Le travail de Maëlle Dufour s’exprime dans une véritable explosion de matériaux, mêlant l’argile, la boue, la pierre bleue, la céramique, les déchets, les plaques de plomb, des miroirs ou encore du verre soufflé. Il peut aussi s’agir de ruines monumentales, de paysages volcaniques lunaires ou d’étroites tours de guet. La confrontation physique entre son travail et le spectateur est souvent déstabilisante. La taille et le poids de ses pièces déplacent nos repères d’échelle, et nous renvoient à la petitesse et la vulnérabilité de notre propre existence.

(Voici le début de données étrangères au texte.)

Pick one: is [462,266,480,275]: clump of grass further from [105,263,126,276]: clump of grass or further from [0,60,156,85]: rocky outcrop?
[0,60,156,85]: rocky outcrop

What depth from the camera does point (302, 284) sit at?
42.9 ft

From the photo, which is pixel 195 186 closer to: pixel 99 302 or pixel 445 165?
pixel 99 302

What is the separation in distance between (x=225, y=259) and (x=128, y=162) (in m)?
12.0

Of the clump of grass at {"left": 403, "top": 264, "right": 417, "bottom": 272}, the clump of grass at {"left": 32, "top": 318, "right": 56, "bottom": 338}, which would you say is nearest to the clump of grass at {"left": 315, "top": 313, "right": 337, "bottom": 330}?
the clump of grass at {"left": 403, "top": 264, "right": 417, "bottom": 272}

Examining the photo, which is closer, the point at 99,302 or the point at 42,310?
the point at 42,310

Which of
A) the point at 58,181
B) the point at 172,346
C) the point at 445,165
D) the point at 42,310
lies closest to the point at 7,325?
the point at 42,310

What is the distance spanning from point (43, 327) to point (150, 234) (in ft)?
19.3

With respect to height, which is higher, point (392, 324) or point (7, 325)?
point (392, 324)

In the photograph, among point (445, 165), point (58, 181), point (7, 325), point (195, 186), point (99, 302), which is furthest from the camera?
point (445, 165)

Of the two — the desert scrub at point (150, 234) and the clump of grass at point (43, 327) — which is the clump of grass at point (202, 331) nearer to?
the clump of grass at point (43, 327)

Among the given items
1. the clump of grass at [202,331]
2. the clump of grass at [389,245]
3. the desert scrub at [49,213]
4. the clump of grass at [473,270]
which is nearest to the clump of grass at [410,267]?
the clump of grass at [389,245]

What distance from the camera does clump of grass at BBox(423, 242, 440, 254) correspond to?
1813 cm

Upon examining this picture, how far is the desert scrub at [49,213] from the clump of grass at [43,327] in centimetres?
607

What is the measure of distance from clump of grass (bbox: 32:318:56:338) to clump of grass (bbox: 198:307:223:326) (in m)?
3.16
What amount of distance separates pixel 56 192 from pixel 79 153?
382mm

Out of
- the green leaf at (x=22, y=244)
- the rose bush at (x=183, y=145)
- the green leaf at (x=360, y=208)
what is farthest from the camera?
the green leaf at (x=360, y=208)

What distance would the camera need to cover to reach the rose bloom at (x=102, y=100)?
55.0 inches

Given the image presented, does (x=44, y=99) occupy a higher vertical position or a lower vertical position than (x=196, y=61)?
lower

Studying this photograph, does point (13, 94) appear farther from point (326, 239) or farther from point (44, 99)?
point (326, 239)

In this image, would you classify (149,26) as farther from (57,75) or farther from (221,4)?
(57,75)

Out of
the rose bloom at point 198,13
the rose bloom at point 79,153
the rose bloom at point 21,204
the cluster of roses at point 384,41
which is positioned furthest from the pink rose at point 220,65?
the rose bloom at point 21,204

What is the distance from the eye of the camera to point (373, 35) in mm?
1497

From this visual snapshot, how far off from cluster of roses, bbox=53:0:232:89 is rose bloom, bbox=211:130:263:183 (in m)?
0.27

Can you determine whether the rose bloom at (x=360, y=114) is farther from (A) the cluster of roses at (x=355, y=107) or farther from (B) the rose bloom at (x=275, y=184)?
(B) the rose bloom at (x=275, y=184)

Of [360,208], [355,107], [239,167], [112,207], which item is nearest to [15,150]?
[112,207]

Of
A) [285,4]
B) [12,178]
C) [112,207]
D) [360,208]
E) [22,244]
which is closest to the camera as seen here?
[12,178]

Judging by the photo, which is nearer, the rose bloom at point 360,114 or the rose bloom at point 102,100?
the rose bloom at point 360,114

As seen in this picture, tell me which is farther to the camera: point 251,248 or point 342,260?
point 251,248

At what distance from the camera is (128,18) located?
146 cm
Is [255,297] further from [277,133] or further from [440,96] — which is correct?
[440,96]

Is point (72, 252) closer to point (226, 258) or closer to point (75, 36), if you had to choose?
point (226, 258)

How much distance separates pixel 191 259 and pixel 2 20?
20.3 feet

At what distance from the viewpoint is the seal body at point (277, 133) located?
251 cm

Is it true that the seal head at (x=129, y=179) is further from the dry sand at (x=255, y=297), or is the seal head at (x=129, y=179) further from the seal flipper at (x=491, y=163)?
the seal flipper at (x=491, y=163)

Dans ses installations sculpturales, Maëlle Dufour questionne les technologies industrielles tout en explorant des formes de connaissance ancestrales et les legs matériels laissés aux générations futures. Elle remet volontairement en question l’origine, le souvenir et l’histoire des choses. Se situant entre l’apparition et la disparition, et souvent mises à l’épreuve du temps, ses œuvres questionnent autant les ruines que la survie de l’humanité, qui semble reposer sur le rythme de civilisations passagères.
Maëlle Dufour (1994, Belgique) est une artiste visuelle qui vit et travaille à Bruxelles, en Belgique. Elle est lauréate du HISK (Institut Supérieur des Beaux-Arts) Gand 2022-23. Elle a étudié la sculpture à l’ENSAV La Cambre (Bruxelles) et à la Finnish Academy of Fine Arts (Helsinki). Depuis 2014, elle a participé à de nombreuses expositions en Belgique et à l’étranger, notamment à la Triennale de Beaufort (BE), la Triennale Art Public (BE), la Biennale de Mulhouse (FR), Artagon III (FR), la Biennale Artour (BE) et Horst (BE). Elle a participé à plusieurs foires d’art contemporain telles que Art Brussels (BE) et Ceramic Brussels (BE).
Ses œuvres sont régulièrement présentées dans des institutions artistiques comme Extra City (BE), Kanal – Centre Pompidou (BE), Centrale for Contemporary Art (BE), Botanique (BE), BPS22 (BE), Centre Wallonie-Bruxelles à Paris (FR), CC Strombeek (BE), Free Space for Arts (FI), Universidad de Concepción (CL), Delta (BE), Friche la Belle de Mai (FR), Les Brasseurs (BE) et ISELP (BE). Elle a également réalisé des résidences à Moly Sabata (FR), Alumi Startwell (NL), Shake – Résidence Nomade (TU), MACPA (BE), RAVI (BE) et MAAC (BE).
En 2022, elle a réalisé une œuvre pérenne à Haren et développe actuellement une nouvelle œuvre permanente pour la ville de Mouscron. Son travail est par ailleurs présent dans plusieurs collections publiques et privées, notamment celles du FRAC Dunkerque et dans la collection du Hainaut au BPS22.
Son travail a reçu plusieurs prix et bourses, dont le « Prix d’encouragement de sculpture, 2021 » à l’Institut de France, le « Prix Fintro, 2024 », le « Prix Étincelle de Wallonie, 2025 », le « Prix de la Commission des Arts de Wallonie, 2018 » et le « Prix Macors, 2021 », ainsi que les bourses « Aide à la création, 2019 et 2021 », « Un Futur pour la Culture, 2021 et 2023 », « Beurs van de Vlaamse Gemeenschap, 2025 » et « Vocatio, 2022 ». Elle a également obtenu le « Prix du Hainaut 2018 », à travers lequel elle a publié le livre Construire la ruine en novembre 2021 avec l’éditeur CFC.